Shivani also works with an entity called the Bridge Disabilities Ministries, which helps people with disabilities in the Kirkland area. There, she says, she helped create dozens of packages of food and other necessities for people in need of assistance. 

Shivani Jayaprakasam

She has extended her reach beyond the Seattle area by volunteering with the Federal Emergency Management Agency (FEMA). Her first connection with FEMA came in the summer of 2019 when she was selected to attend FEMA’s youth preparedness camp. There she became a certified member of a Community Emergency Response Team (CERT). Such teams assist first responders at disaster scenes and provide disaster preparedness training to their communities. 

For the past year-and-a-half, she has been a member of the Youth Preparedness Council of FEMA Region 10, which covers Washington, Oregon, Alaska, and Idaho. As the name implies, the council helps develop and implement preparedness lessons for young people. One-way FEMA Youth Councils accomplish that is by integrating disaster preparedness lessons into the regular school curriculum. For the past year, Shivani has been co-chair of the Region 10 council. 

And now Shivani has further broadened her outreach by being picked for the FEMA National Youth Preparedness Council. Now she will be able to push her disaster preparedness agenda on the national stage. She will join the council in time for its national summit in July and serve on the council for two years. 

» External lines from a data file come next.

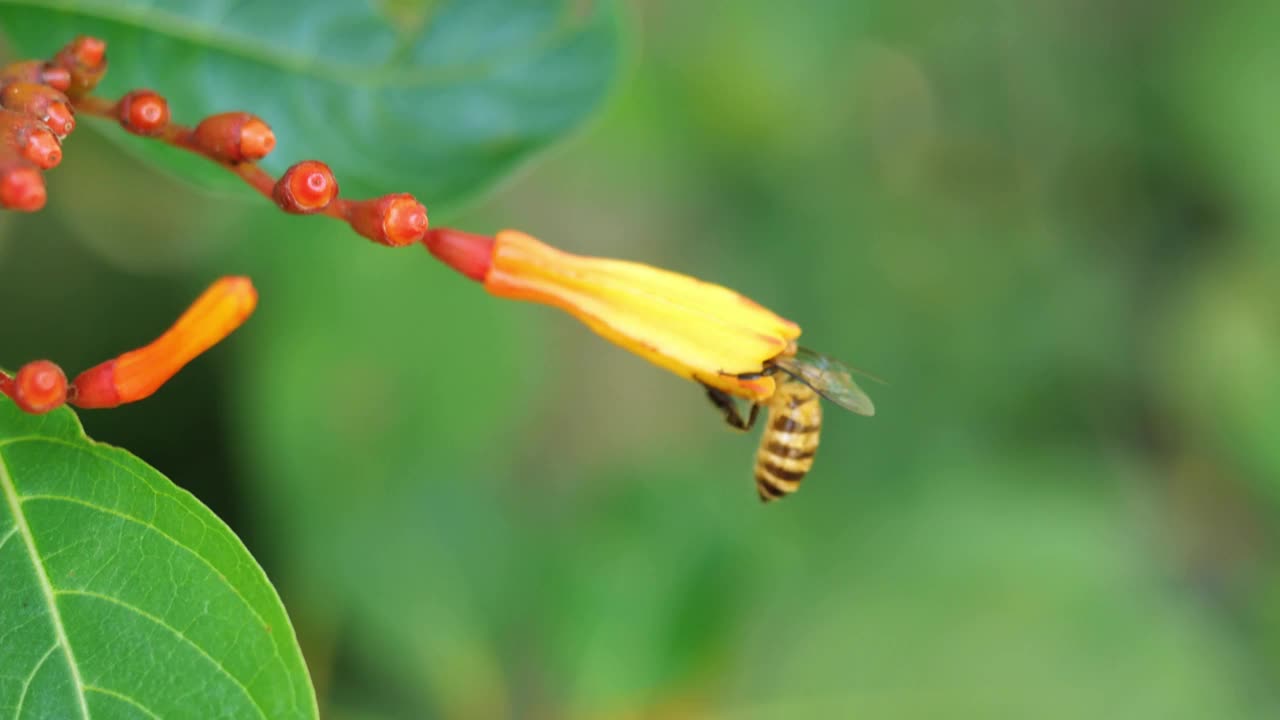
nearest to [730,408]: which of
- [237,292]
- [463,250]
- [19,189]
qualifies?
[463,250]

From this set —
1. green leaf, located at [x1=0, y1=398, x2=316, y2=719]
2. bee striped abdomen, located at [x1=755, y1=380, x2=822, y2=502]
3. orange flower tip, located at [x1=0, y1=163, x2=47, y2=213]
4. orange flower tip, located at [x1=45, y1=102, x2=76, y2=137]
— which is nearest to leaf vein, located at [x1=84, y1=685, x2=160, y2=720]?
green leaf, located at [x1=0, y1=398, x2=316, y2=719]

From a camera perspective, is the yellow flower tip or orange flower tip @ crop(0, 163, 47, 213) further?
the yellow flower tip

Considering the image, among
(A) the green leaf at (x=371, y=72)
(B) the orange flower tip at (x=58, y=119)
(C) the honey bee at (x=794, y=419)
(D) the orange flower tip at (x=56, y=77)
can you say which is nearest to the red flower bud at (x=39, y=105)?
(B) the orange flower tip at (x=58, y=119)

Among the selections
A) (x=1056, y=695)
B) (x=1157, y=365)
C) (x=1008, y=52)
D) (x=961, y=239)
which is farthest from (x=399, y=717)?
(x=1008, y=52)

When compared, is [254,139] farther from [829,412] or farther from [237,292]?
[829,412]

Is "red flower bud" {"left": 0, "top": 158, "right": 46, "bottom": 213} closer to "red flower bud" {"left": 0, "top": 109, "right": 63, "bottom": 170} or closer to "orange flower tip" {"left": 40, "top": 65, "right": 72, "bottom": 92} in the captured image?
"red flower bud" {"left": 0, "top": 109, "right": 63, "bottom": 170}

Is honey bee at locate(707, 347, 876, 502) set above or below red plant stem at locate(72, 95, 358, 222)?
above

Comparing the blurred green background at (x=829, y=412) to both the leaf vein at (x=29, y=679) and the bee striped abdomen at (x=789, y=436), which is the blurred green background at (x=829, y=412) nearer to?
the bee striped abdomen at (x=789, y=436)
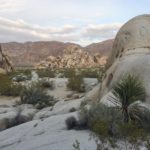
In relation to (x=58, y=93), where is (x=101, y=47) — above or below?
below

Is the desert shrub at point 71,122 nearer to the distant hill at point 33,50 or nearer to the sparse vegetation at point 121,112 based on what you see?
the sparse vegetation at point 121,112

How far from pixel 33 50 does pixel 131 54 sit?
131 metres

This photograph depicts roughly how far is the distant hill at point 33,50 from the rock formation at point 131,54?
116004 mm

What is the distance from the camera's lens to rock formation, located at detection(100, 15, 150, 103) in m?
13.0

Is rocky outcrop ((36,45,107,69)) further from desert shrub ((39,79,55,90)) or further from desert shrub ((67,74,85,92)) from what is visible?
desert shrub ((67,74,85,92))

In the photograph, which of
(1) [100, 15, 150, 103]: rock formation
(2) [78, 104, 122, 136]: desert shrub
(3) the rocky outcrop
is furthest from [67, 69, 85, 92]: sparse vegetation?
(3) the rocky outcrop

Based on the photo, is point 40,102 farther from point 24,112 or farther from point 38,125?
point 38,125

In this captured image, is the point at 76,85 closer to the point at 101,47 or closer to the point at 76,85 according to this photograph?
the point at 76,85

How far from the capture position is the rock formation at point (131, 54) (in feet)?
42.5

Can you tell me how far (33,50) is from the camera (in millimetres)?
144375

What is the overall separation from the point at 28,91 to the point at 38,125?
31.1 ft

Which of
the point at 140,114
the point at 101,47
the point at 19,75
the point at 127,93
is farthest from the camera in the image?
the point at 101,47

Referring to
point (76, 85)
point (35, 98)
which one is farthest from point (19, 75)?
point (35, 98)

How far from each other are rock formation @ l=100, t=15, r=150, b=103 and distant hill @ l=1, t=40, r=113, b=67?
381 feet
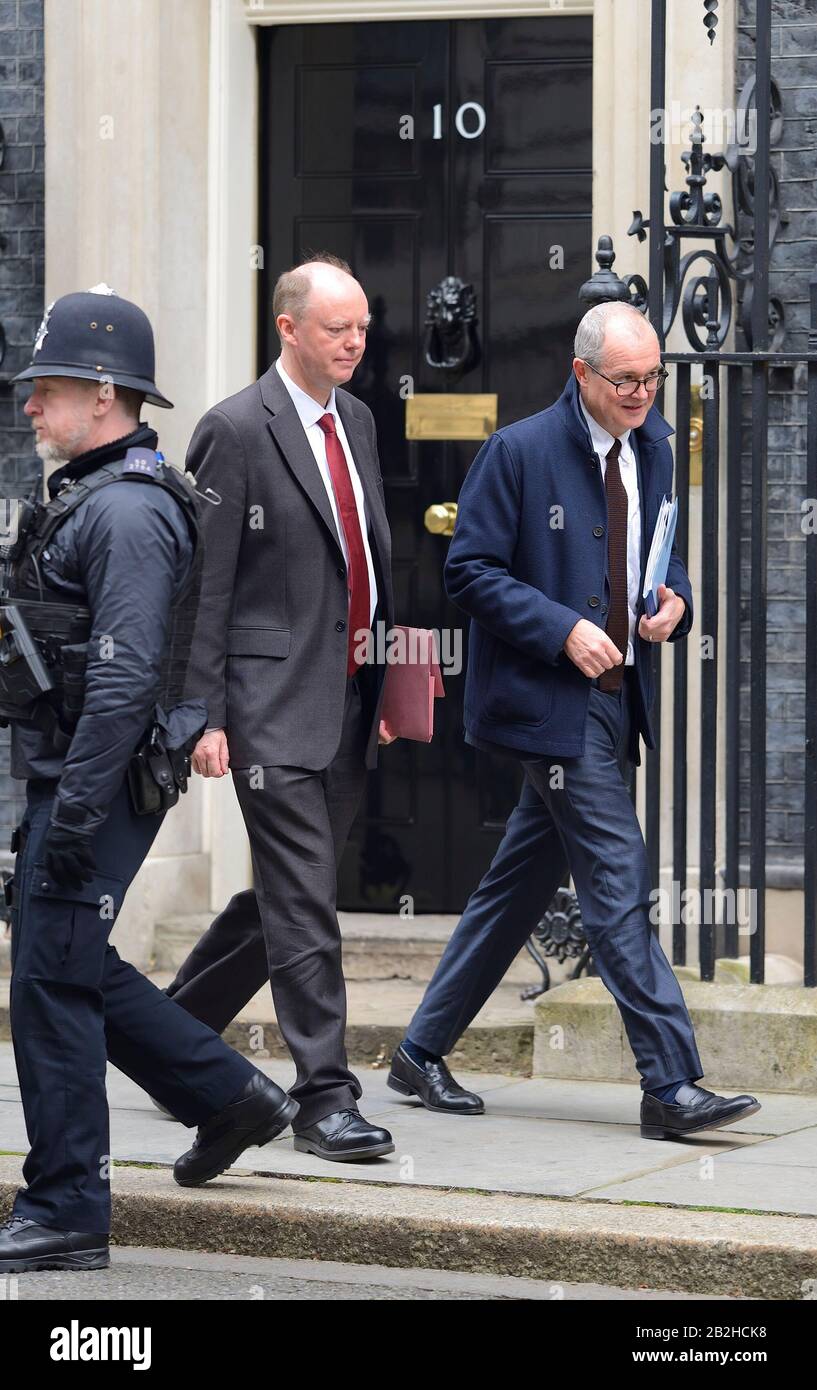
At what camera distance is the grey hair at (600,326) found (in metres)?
6.02

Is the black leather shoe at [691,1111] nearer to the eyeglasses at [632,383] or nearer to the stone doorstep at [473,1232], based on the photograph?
the stone doorstep at [473,1232]

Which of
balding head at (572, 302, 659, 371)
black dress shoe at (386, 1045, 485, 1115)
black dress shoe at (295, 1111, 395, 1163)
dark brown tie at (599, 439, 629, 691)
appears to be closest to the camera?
black dress shoe at (295, 1111, 395, 1163)

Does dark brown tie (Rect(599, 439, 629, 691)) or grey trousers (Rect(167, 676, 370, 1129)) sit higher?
dark brown tie (Rect(599, 439, 629, 691))

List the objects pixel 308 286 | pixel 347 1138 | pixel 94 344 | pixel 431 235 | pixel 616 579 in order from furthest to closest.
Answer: pixel 431 235
pixel 616 579
pixel 308 286
pixel 347 1138
pixel 94 344

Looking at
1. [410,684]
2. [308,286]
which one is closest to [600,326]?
[308,286]

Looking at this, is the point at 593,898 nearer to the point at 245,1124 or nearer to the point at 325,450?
the point at 245,1124

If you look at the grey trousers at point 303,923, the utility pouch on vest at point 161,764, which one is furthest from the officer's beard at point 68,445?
the grey trousers at point 303,923

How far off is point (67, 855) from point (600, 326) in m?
2.03

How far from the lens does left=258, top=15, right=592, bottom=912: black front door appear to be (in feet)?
27.1

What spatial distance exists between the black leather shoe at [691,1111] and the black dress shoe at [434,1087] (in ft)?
1.94

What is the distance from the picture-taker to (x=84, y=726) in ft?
16.0

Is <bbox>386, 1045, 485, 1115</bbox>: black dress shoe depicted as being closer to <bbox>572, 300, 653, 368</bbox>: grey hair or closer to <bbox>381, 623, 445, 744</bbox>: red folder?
<bbox>381, 623, 445, 744</bbox>: red folder

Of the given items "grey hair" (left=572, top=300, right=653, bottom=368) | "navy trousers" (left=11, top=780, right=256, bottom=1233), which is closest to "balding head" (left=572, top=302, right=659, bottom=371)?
"grey hair" (left=572, top=300, right=653, bottom=368)
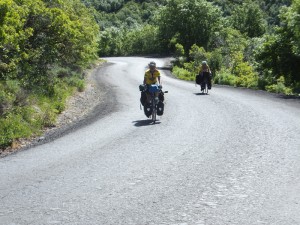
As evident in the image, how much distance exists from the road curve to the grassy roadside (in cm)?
147

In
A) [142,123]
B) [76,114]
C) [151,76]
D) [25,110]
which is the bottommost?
[76,114]

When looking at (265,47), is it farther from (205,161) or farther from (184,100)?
(205,161)

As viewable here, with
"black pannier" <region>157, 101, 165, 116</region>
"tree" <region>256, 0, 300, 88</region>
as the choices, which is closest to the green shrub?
"black pannier" <region>157, 101, 165, 116</region>

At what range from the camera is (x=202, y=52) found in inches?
1941

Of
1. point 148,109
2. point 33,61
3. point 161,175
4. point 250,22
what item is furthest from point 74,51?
point 250,22

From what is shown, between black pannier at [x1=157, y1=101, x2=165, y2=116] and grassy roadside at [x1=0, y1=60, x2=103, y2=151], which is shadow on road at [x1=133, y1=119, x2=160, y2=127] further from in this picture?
grassy roadside at [x1=0, y1=60, x2=103, y2=151]

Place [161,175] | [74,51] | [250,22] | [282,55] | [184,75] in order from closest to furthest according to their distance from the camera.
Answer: [161,175]
[74,51]
[282,55]
[184,75]
[250,22]

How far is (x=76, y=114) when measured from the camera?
61.4 feet

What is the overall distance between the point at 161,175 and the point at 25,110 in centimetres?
843

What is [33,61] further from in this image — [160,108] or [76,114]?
[160,108]

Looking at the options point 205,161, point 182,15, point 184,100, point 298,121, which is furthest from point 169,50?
point 205,161

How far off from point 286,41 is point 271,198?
25395 mm

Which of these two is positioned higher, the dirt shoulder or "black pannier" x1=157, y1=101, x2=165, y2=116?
"black pannier" x1=157, y1=101, x2=165, y2=116

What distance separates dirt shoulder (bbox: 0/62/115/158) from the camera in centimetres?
1313
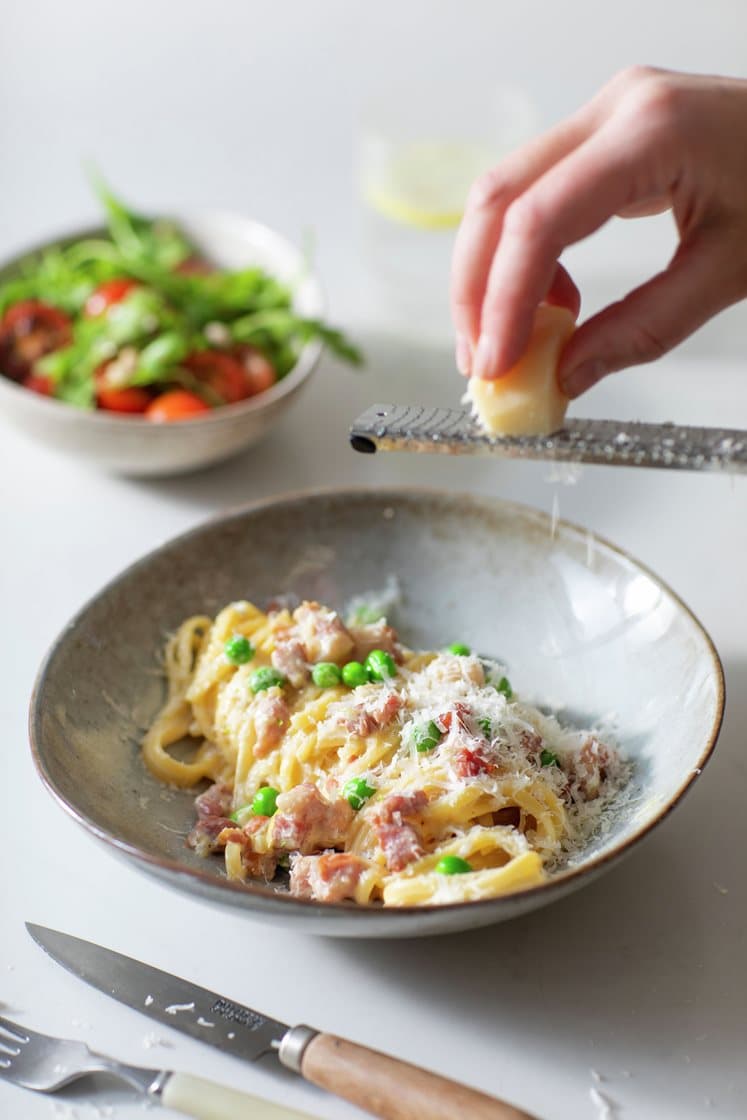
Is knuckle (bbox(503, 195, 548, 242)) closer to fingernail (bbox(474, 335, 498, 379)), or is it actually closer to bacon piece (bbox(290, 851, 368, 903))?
fingernail (bbox(474, 335, 498, 379))

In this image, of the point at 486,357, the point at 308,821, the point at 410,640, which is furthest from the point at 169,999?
the point at 486,357

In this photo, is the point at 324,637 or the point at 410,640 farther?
the point at 410,640

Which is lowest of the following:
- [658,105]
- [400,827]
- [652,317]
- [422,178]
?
[400,827]

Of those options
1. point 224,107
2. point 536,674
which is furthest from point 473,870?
point 224,107

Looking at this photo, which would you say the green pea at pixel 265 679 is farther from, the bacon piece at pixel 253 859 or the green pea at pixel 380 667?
the bacon piece at pixel 253 859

As with most events this year, the FEMA Youth Summit will be virtual rather than face-to-face. But Shivani has shown she is adept at getting her message out–face-to-face if she can, but virtual if she must. She says she made dozens of how-to-videos during the pandemic. These videos covered such diverse subjects as keeping positive during the crisis, on the need to be vaccinated against COVID, on how to stay safe during a natural disaster, and on how to create a go-bag, to be used in an emergency. 

These videos, Shivani says, reached more than 50,000 people around the country. One of her preparedness videos brought this Tweet from FEMA Region 10, “Great tip from Shivani (10th grade WA) on creating a family emergency plan.” 

So, the coming school year will see Shivani involved nationally with the FEMA Youth Preparedness Council and locally getting her school’s Red Cross club off the ground. As president of the Red Cross club, she will be working “to get other students to volunteer and to get parents involved in preparedness.” Asked what youngsters can gain by joining the club–beyond being better prepared to cope with emergencies.  “Being part of the club can help teach leadership skills and it can help students make useful connections,” she says.                             

Looking farther ahead, science seems to be in Shivani’s DNA. Her father is an engineer–trained in India and now working for Microsoft. Shivani, herself, hopes to become a pediatrician. Since she is just entering her third year of high school, she still has time to settle on her career path and choose a school.